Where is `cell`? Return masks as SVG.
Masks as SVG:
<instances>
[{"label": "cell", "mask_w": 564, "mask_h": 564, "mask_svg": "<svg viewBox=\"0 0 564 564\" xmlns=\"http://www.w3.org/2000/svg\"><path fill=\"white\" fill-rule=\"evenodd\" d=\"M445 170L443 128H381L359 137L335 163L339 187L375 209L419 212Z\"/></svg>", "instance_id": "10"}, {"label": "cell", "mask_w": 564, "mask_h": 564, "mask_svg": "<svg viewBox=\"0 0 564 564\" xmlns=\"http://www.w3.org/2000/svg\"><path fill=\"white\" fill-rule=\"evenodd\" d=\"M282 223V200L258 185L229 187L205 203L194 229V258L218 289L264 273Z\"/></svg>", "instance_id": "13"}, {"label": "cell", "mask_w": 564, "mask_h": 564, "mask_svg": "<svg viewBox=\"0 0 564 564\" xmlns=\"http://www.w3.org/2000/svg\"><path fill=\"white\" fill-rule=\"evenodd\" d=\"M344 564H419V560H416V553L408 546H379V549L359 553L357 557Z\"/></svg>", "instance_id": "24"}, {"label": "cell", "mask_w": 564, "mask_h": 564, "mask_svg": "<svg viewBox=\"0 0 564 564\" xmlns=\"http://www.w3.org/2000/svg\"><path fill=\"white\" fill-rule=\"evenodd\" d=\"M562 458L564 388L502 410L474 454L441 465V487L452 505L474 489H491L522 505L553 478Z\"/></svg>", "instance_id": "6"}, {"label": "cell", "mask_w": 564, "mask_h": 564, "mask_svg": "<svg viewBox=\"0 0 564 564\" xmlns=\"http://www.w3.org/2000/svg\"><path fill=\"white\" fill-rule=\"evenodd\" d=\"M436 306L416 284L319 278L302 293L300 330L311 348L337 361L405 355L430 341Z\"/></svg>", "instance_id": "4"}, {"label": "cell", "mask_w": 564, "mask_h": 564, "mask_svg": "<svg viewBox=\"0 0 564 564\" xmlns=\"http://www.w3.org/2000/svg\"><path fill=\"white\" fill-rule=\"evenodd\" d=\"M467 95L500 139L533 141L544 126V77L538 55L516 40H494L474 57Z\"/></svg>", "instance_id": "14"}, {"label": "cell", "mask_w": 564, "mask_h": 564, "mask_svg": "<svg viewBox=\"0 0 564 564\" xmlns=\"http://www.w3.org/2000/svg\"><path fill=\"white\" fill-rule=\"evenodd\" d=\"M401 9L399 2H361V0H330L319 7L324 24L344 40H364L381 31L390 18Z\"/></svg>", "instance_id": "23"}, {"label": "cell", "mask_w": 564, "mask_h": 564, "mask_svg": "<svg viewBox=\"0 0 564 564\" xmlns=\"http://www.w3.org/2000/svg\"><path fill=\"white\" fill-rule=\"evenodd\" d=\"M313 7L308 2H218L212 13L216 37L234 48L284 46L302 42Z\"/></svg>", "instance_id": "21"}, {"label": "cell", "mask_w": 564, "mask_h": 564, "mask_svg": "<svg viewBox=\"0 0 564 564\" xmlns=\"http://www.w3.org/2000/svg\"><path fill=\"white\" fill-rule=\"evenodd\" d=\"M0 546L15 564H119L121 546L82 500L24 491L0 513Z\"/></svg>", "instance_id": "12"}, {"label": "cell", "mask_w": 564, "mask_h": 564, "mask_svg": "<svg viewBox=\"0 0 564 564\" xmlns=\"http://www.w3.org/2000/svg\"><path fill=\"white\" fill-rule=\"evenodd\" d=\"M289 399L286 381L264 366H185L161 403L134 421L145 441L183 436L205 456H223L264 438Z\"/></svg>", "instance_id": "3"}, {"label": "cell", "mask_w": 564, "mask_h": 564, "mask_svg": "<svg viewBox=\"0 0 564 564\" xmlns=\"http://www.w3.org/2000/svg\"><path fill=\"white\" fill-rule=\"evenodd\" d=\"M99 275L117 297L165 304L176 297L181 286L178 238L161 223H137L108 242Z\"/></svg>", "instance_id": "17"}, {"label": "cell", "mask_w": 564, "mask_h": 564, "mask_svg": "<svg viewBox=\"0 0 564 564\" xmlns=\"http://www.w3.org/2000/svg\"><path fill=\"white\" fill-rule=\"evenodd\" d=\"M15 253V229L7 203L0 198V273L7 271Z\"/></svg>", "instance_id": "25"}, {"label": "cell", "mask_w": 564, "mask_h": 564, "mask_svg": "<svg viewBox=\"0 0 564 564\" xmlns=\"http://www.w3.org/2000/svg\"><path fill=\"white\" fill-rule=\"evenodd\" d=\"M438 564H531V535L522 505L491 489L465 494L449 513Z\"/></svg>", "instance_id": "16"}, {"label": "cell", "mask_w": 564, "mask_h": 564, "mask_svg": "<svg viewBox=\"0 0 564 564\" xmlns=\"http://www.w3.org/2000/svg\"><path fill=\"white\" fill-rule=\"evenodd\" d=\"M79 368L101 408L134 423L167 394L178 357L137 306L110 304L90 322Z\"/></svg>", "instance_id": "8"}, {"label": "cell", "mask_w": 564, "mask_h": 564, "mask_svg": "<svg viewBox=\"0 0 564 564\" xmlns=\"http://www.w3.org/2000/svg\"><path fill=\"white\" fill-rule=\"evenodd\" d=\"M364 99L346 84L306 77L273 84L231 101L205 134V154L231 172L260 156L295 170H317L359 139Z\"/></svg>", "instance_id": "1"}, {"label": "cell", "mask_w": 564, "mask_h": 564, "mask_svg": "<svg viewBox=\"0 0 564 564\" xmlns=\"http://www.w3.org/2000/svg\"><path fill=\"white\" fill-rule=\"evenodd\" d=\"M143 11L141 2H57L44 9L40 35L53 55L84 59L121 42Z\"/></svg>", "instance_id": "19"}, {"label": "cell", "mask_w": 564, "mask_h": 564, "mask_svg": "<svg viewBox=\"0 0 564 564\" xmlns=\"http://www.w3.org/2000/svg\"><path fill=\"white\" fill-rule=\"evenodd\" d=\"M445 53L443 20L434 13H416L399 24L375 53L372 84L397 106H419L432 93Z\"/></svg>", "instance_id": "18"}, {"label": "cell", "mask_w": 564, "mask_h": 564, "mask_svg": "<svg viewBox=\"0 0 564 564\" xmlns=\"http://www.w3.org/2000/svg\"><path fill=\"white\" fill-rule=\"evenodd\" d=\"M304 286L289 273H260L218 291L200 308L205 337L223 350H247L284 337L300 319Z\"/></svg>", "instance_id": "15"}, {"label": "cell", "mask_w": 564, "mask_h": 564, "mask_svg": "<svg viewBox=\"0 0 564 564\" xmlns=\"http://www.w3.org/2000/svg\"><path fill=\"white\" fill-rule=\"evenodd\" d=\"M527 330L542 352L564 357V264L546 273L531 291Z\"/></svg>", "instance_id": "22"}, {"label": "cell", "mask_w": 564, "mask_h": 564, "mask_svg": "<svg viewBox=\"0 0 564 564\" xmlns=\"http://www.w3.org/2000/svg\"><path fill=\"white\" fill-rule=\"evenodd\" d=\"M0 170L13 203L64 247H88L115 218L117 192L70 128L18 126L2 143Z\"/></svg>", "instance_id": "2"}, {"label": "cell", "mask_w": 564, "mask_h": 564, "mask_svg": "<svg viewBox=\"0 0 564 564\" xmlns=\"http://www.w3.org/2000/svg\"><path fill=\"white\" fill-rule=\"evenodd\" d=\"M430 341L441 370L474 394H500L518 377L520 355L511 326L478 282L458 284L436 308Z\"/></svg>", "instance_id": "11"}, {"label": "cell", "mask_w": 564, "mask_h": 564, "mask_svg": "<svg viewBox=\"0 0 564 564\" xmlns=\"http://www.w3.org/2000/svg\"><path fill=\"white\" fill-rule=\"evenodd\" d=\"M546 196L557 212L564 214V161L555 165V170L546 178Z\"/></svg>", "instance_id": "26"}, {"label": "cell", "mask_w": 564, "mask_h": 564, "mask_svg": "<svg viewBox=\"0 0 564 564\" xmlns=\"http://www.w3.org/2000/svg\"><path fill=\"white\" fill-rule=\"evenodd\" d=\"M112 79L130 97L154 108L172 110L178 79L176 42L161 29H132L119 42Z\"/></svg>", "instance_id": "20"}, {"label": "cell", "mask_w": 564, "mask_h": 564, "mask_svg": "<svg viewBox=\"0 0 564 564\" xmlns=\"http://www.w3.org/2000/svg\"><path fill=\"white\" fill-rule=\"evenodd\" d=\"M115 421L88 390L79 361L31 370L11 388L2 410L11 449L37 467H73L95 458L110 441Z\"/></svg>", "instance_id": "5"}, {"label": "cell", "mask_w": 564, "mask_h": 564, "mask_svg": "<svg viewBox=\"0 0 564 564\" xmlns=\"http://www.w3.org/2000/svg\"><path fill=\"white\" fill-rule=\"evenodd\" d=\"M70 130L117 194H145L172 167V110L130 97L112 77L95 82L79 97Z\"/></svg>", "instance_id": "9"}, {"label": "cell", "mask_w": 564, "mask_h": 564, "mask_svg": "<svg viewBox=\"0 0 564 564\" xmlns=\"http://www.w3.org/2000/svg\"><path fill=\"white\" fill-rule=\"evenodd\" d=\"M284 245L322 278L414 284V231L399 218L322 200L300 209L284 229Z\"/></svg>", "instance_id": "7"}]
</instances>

■ Directive ■
Copy out the listing from its very first line through the line with "<instances>", including both, and keep every character the same.

■ Exercise output ■
Where is `cell`? Return masks as SVG.
Masks as SVG:
<instances>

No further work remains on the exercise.